Noble Academy is an independent day school in Greensboro, North Carolina. The school exclusively serves students with diagnosed learning disabilities or learning differences such as Attention Deficit/Hyperactive Disorder (ADHD) or Central Auditory Processing Disorder (CAPD). Noble Academy's mission is to empower students with learning differences to pursue their highest potential within a comprehensive, supportive educational environment.

History 

Noble Academy was founded in 1987 under the name "Unlimited Learning" by Ginger Parnell and Rita Rice as a testing and tutorial service in Greensboro. In 1990, the school changed its name to Guilford Day School and adopted the Knight as the school mascot. In 1992, the school relocated to its current property on Horse Pen Creek Road. In 2010, the school went through a re-branding process that recommended that the school change its name. Based on feedback from students and parents, the Knight was kept as the school mascot, and the name was changed to Noble Academy to align with that symbolism. In 2012, Noble Academy opened a new building for its Upper School (6th–12th grades), allowing its Lower School to expand within the previous building.
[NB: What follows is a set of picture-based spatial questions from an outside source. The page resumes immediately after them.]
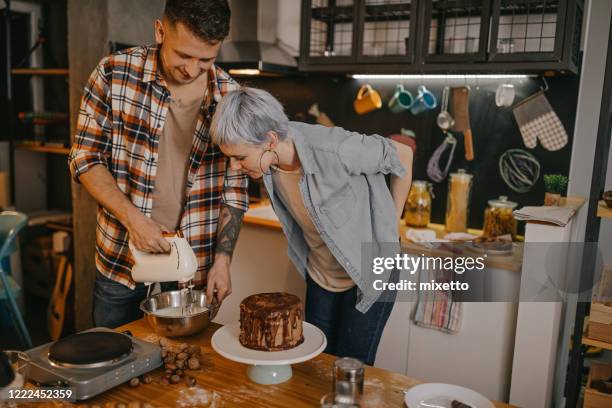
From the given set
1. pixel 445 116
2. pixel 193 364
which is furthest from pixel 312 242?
pixel 445 116

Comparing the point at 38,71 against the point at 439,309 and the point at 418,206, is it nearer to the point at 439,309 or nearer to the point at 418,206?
the point at 418,206

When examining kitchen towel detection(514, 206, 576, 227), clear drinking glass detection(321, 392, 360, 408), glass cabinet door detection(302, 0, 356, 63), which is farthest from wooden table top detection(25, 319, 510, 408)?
glass cabinet door detection(302, 0, 356, 63)

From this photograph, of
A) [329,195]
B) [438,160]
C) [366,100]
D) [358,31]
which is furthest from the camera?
[366,100]

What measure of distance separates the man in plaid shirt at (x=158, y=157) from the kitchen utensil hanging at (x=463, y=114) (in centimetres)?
147

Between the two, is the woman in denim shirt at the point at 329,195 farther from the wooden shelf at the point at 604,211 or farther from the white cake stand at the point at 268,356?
the wooden shelf at the point at 604,211

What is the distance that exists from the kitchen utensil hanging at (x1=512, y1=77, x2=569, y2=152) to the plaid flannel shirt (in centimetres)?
159

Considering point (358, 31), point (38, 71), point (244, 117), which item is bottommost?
point (244, 117)

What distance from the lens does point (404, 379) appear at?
56.2 inches

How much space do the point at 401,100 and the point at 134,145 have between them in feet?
5.54

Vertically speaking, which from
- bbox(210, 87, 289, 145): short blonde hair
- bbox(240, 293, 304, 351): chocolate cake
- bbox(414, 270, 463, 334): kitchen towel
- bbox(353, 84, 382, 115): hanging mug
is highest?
bbox(353, 84, 382, 115): hanging mug

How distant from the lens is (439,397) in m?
1.32

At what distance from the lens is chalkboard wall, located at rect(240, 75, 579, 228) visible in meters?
2.76

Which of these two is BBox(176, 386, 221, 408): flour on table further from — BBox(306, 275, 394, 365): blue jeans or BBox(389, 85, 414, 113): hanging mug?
BBox(389, 85, 414, 113): hanging mug

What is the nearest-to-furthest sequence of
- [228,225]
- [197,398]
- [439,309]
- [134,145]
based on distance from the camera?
[197,398] < [134,145] < [228,225] < [439,309]
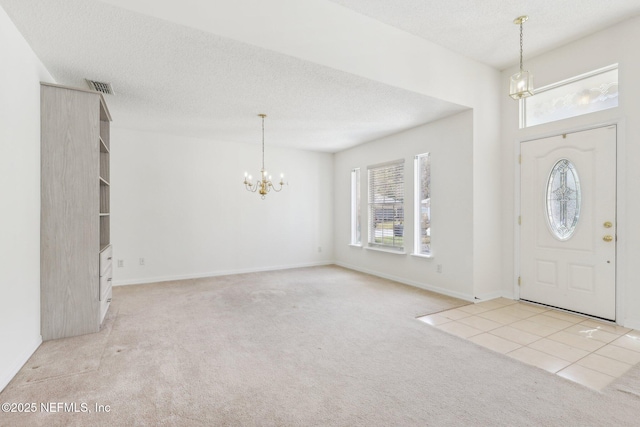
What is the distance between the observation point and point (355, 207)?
22.3 feet

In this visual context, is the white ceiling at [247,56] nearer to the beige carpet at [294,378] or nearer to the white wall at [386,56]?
the white wall at [386,56]

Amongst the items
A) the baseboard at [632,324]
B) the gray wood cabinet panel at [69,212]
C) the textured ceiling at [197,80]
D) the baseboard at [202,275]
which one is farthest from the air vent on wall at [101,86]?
the baseboard at [632,324]

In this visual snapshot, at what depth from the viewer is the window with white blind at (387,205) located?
549cm

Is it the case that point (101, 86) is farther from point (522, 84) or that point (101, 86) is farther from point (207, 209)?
point (522, 84)

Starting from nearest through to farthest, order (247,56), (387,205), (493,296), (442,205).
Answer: (247,56), (493,296), (442,205), (387,205)

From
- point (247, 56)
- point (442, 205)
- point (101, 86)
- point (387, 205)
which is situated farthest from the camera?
point (387, 205)

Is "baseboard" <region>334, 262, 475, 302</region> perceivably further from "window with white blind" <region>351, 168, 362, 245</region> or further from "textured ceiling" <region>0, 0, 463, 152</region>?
"textured ceiling" <region>0, 0, 463, 152</region>

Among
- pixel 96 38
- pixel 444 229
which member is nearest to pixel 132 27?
pixel 96 38

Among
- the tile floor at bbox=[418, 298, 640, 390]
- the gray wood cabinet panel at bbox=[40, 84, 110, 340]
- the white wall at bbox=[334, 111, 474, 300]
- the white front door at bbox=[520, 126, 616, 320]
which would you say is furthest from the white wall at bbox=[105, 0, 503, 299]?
the gray wood cabinet panel at bbox=[40, 84, 110, 340]

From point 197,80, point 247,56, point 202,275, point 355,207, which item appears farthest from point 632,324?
point 202,275

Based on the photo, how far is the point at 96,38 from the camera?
2.59m

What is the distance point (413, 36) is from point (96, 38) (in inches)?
122

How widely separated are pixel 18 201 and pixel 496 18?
456 centimetres

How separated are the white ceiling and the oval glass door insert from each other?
4.69 feet
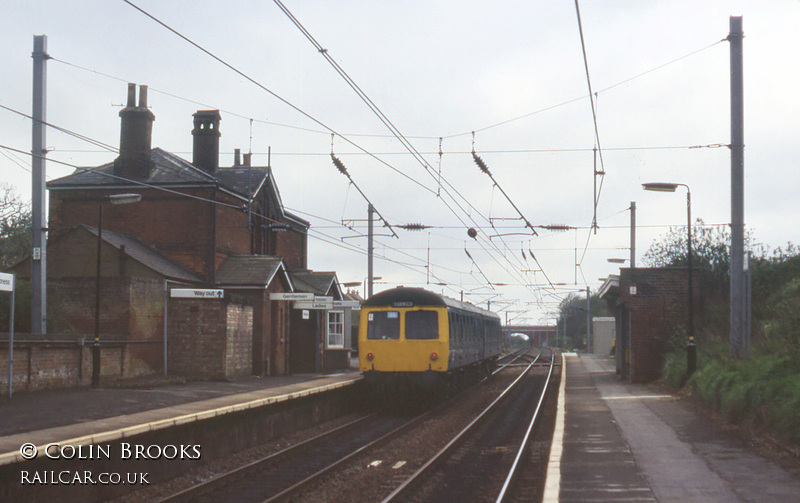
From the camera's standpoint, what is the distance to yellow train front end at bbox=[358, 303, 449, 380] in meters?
19.9

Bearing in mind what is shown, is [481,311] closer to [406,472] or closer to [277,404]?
[277,404]

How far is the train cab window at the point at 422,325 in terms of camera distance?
2008cm

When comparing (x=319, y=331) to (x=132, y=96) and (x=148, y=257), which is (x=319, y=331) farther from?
(x=132, y=96)

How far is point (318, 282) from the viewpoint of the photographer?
3472 cm

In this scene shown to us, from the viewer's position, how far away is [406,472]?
1161cm

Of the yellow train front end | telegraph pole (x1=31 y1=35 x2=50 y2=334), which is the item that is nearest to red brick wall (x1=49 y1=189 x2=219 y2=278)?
telegraph pole (x1=31 y1=35 x2=50 y2=334)

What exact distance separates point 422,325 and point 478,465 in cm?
805

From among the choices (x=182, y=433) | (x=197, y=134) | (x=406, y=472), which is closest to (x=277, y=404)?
(x=182, y=433)

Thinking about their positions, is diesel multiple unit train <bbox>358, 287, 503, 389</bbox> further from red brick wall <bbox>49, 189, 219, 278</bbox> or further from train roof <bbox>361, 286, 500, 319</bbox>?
red brick wall <bbox>49, 189, 219, 278</bbox>

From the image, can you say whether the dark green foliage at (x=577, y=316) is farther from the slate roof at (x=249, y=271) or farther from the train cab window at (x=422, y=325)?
the train cab window at (x=422, y=325)

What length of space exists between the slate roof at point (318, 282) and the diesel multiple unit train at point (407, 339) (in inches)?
502

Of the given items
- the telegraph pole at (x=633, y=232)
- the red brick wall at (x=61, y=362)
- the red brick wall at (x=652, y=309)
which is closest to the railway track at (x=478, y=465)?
the red brick wall at (x=652, y=309)

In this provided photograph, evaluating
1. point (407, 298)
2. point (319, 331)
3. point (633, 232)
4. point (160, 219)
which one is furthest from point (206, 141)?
point (633, 232)

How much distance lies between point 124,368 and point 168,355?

The school is accredited by the Southern Association of Independent Schools.

Programs 

In addition to its college prep curriculum following the North Carolina standard course of study, Noble Academy offers a variety of opportunities to its students:

Noble Academy is a SMART Showcase school, and has SMART interactive whiteboards in all of its classrooms.  The technology is used extensively within the classroom.

Noble Academy is a full day school program that includes visual and performing arts as electives as well as extracurricular activities and a year-round athletics program.  Sports offered include soccer, basketball, volleyball, golf, cross country, flag football, and eSports.